How to apply ARIMA/time series on multicolumn/variable dataset

AbhishekHP · February 19, 2019, 11:24am

Hi Time Series Experts,

I have 6 columns : x1,x2,x3,x4,x5,y.
x1 is the date column
y is the output
x2,x3,x4 and x5 are different variables which influences y.
So, first 5 columns have impact on y outcome.

I would have used ARIMA is Date, X1 and Y are only in the dataset.
Eg: [http://rstudio-pubs-static.s3.amazonaws.com/311446_08b00d63cc794e158b1f4763eb70d43a.html]
But other variables have influence on the y outcome. So, I dont want to remove them.

Is there a function/way to apply time series considering on 6 columns in the data ?
P.S: Used one-hot encoding to transform the categorical variable

Reprex
We can simple apply auto.arima on AirPassengers dataset available from R packages but what if there are more than 1 variable influencing the output variable.
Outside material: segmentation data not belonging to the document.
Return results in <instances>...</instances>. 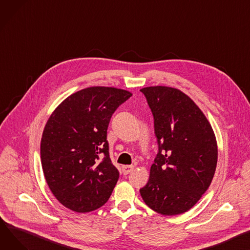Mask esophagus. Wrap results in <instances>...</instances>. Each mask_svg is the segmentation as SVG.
Returning <instances> with one entry per match:
<instances>
[{
  "mask_svg": "<svg viewBox=\"0 0 250 250\" xmlns=\"http://www.w3.org/2000/svg\"><path fill=\"white\" fill-rule=\"evenodd\" d=\"M132 170H134V166H132V165L123 166V173H124V175H127V174H129Z\"/></svg>",
  "mask_w": 250,
  "mask_h": 250,
  "instance_id": "obj_1",
  "label": "esophagus"
}]
</instances>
Let's consider we have airquality dataset in R:
We want to predict Wind
But it has Solar.R, Ozone, Temp which are influencing this output variable: Wind
How can can I use all these variables along with time: Month and Day
in order to predict Wind.
Although, found someone applied this, I could not grasp how they applied in Kaggle.
https://www.kaggle.com/raenish/time-series-on-air-quality/code

Code for forecasting AirPassengers

library(forecast)
# Plot time series data
plot(AirPassengers)
autoplot(AirPassengers) + geom_smooth(method="lm")+ labs(x ="Date", y = "Passenger numbers (1000's)", title="Air Passengers from 1949 to 1961") 
# Apply Auto arima
arimaAP <- auto.arima(AirPassengers)
# Forecast next 36 months
forecastAP <- forecast(arimaAP, level = c(95), h = 36)
autoplot(forecastAP)

As we can see the AirPassengers data had only 1 variable dependent on time. Could you please guide how to deal with dataset which has more than 1 variable such as AirQuality data where there are more than 1 variable are influencing the output.

Thanks in advance,
Abi

andresrcs · February 19, 2019, 12:09pm

Could you please turn this into a self-contained REPRoducible EXample (reprex)? A reprex makes it much easier for others to understand your issue and figure out how to help.

If you've never heard of a reprex before, you might want to start by reading this FAQ:

FAQ: How to do a minimal reproducible example ( reprex ) for beginners Guides & FAQs

A minimal reproducible example consists of the following items: A minimal dataset, necessary to reproduce the issue The minimal runnable code necessary to reproduce the issue, which can be run on the given dataset, and including the necessary information on the used packages. Let's quickly go over each one of these with examples: Minimal Dataset (Sample Data) You need to provide a data frame that is small enough to be (reasonably) pasted on a post, but big enough to reproduce your issue. Let's say, as an example, that you are working with the iris data frame head(iris) #> Sepal.Length Sepal.Width Petal.Length Petal.Width Species #> 1 5.1 3.5 1.4 0.…

AbhishekHP · February 19, 2019, 12:46pm

Thanks Andrescs, I updated the question with more reprex and description sharing researched links as well.

andresrcs · February 19, 2019, 12:54pm

Please provide reproducible code, putting the word "reprex" in your text doesn't make your question a reproducible example.

andresrcs · February 19, 2019, 9:14pm

From auto.arima() documentation you can pass multiple exogenous variables in the form of a matrix, with the xreg parameter.

xreg Optionally, a numerical vector or matrix of external regressors, which must have the same number of rows as y . (It should not be a data frame.)

Here is a toy example

library(forecast)
arima <- auto.arima(airquality$Wind, xreg = as.matrix(airquality[-3]))
fc <- forecast(arima, level = c(95), h = 36, xreg = as.matrix(airquality[-3]))
autoplot(fc)

^{Created on 2019-02-19 by the reprex package (v0.2.1)}

AbhishekHP · February 20, 2019, 10:32am

Thanks Andres for helping me.
Actually, I am facing the issue:
xreg is rank deficient but I should not get rid of columns with zeros because it was obtained after one-hot encoding.

So, I was wondering how to resolve this.
Due to onehot encoding, most columns are zeroes. and hence xreg is rank deficient.
What else I can do ?
There are categorical values influencing the outcome apart from onehot encoding.

andresrcs · February 20, 2019, 5:40pm

This is a different issue than the one in your original question. Please open a new topic with a reprex and sample data relevant for this specific problem.

system · March 13, 2019, 5:47pm

This topic was automatically closed 21 days after the last reply. New replies are no longer allowed.

If you have a query related to it or one of the replies, start a new topic and refer back with a link.